One thing to know about Heston Blumenthal is that he has a modern and scientific approach to cooking. Many of the dishes on the menu were prepared using a sous-vide technique (vacuum-packed slow cooking), which is something I wasn’t familiar with. I have to admit, I’m not always a fan of overly scientific food preparation but I do have to say that Dinner serves up the right mix of old and new. Shall we begin?
For the starter, I had Salamugundy and the table split the must-have Meat Fruit. At Dinner, all of the dishes are modern takes on historical British recipes and each dish has a date listed next to it in the menu.
The Meat Fruit was inspired by a medieval recipe and is foie gras made to look like an orange. Isn’t it incredible how real it looks? Foie gras isn’t something I typically eat but I did have a sliver of the Meat Fruit and it was very tasty.
For the main meal, I had Cod in Cider.
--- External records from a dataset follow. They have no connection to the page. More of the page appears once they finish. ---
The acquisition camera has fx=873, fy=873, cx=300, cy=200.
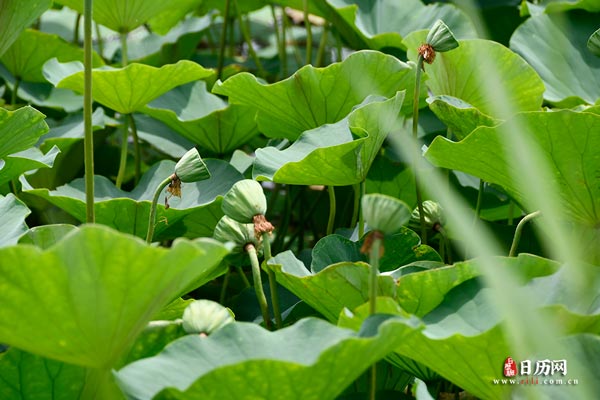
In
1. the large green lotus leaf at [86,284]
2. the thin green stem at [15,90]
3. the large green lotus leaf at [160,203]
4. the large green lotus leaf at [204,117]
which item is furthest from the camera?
the thin green stem at [15,90]

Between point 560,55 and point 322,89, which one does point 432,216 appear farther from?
point 560,55

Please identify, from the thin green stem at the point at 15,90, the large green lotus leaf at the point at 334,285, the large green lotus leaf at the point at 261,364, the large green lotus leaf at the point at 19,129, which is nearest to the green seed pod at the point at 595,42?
the large green lotus leaf at the point at 334,285

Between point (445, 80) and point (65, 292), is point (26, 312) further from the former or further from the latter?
point (445, 80)

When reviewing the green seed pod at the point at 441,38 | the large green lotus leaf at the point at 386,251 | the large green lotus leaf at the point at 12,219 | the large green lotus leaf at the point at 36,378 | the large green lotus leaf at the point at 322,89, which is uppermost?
the green seed pod at the point at 441,38

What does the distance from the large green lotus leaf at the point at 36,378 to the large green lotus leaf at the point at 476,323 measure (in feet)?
0.82

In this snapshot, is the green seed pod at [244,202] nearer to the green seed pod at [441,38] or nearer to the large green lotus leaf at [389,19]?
the green seed pod at [441,38]

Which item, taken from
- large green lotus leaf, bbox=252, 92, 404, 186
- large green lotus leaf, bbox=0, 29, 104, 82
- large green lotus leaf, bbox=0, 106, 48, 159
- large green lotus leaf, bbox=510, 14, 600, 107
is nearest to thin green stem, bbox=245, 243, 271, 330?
large green lotus leaf, bbox=252, 92, 404, 186

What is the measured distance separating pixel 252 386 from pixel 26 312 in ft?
0.60

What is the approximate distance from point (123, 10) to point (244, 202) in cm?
74

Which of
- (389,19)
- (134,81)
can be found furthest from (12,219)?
(389,19)

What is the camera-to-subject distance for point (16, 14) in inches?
42.4

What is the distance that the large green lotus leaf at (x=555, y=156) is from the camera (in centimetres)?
90

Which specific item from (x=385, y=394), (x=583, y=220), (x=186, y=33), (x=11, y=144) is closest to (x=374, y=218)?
(x=385, y=394)

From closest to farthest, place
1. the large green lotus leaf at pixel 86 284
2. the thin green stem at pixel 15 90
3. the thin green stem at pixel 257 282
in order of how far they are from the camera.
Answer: the large green lotus leaf at pixel 86 284 → the thin green stem at pixel 257 282 → the thin green stem at pixel 15 90
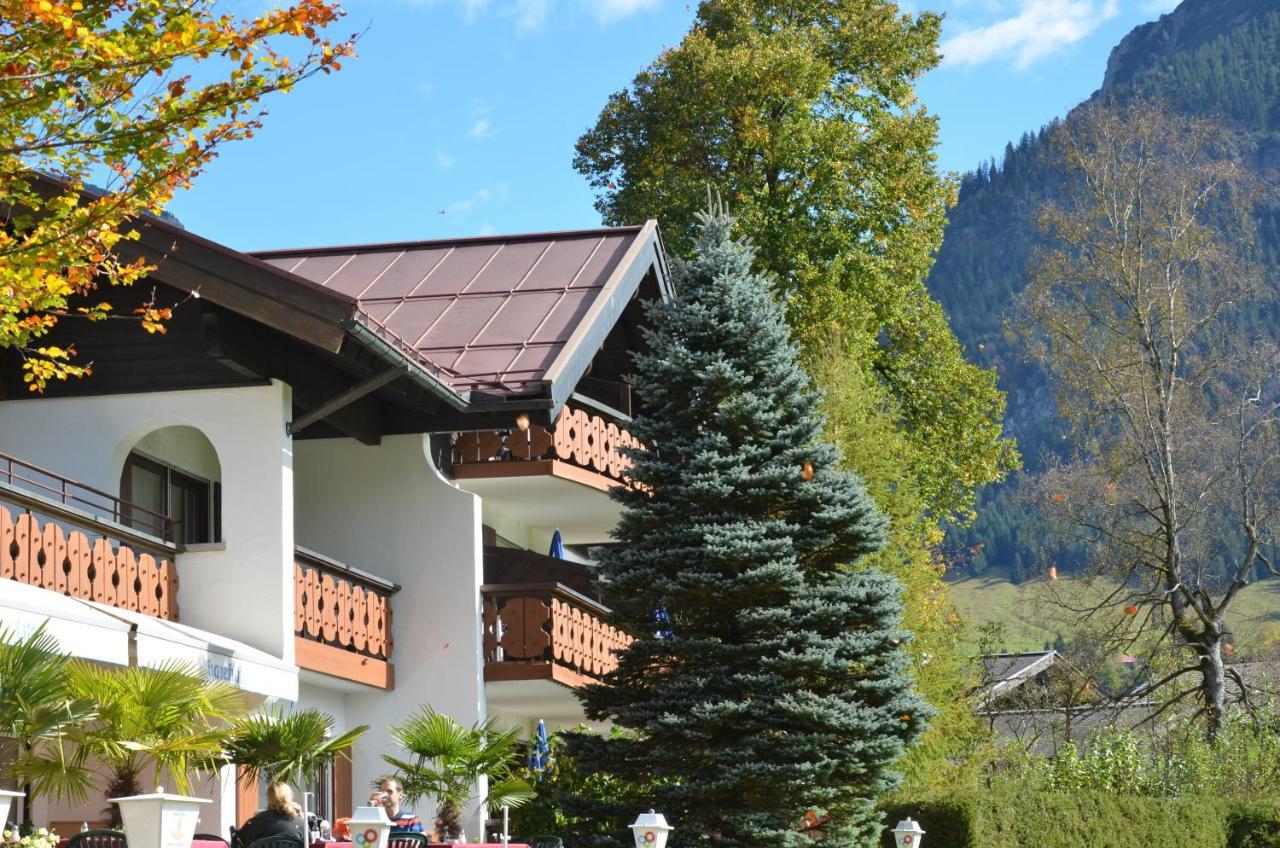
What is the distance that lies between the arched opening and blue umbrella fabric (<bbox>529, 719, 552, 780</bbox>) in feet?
15.1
I love everything the menu advertised for this dish — cod, chard, and mussels.
The sauce was made with butter and citrus so it was both smooth and bright. No wild cooking techniques here, just an excellently prepared fish. We also had sides of green beans, kale, and chips. Delicious!
For dessert, we outdid ourselves. We ordered two Tipsy Cakes for the table to share. Tipsy Cake is a boozy, creamy, brioche bread pudding that is truly the must-have dessert on the menu.
In addition to the Tipsy Cake, we each ordered our own dessert. I had the Autumn Tart with blackberry sorbet. The tart was fresh and tasty but no match for the decadence and delight of the Tipsy Cake.
During the meal, the table next to ours had ice cream freshly prepared at their table – what fun!
We had a great evening — delicious food and an excellent experience!